### [Dataset content]
────

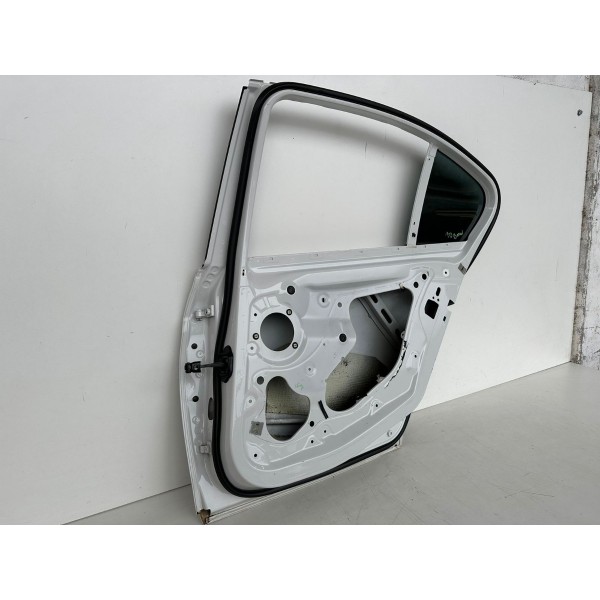 Porta Traseira Direita Bmw 320i 2013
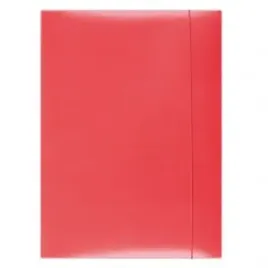 teczka-kartonowa-office-products-a4-z-gumka-czerwona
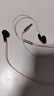 NICEHCK 柒酱B70平头塞有线耳机PK2发烧HiFi人声流行低音频杂食麦克风睡眠原道耳机 B70柒酱3.5mm带麦 实拍图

────

### [Task]
Your task is to output the material word for word while leaving out every image.

### [Task response]
 Porta Traseira Direita Bmw 320i 2013
 teczka-kartonowa-office-products-a4-z-gumka-czerwona
 NICEHCK 柒酱B70平头塞有线耳机PK2发烧HiFi人声流行低音频杂食麦克风睡眠原道耳机 B70柒酱3.5mm带麦 实拍图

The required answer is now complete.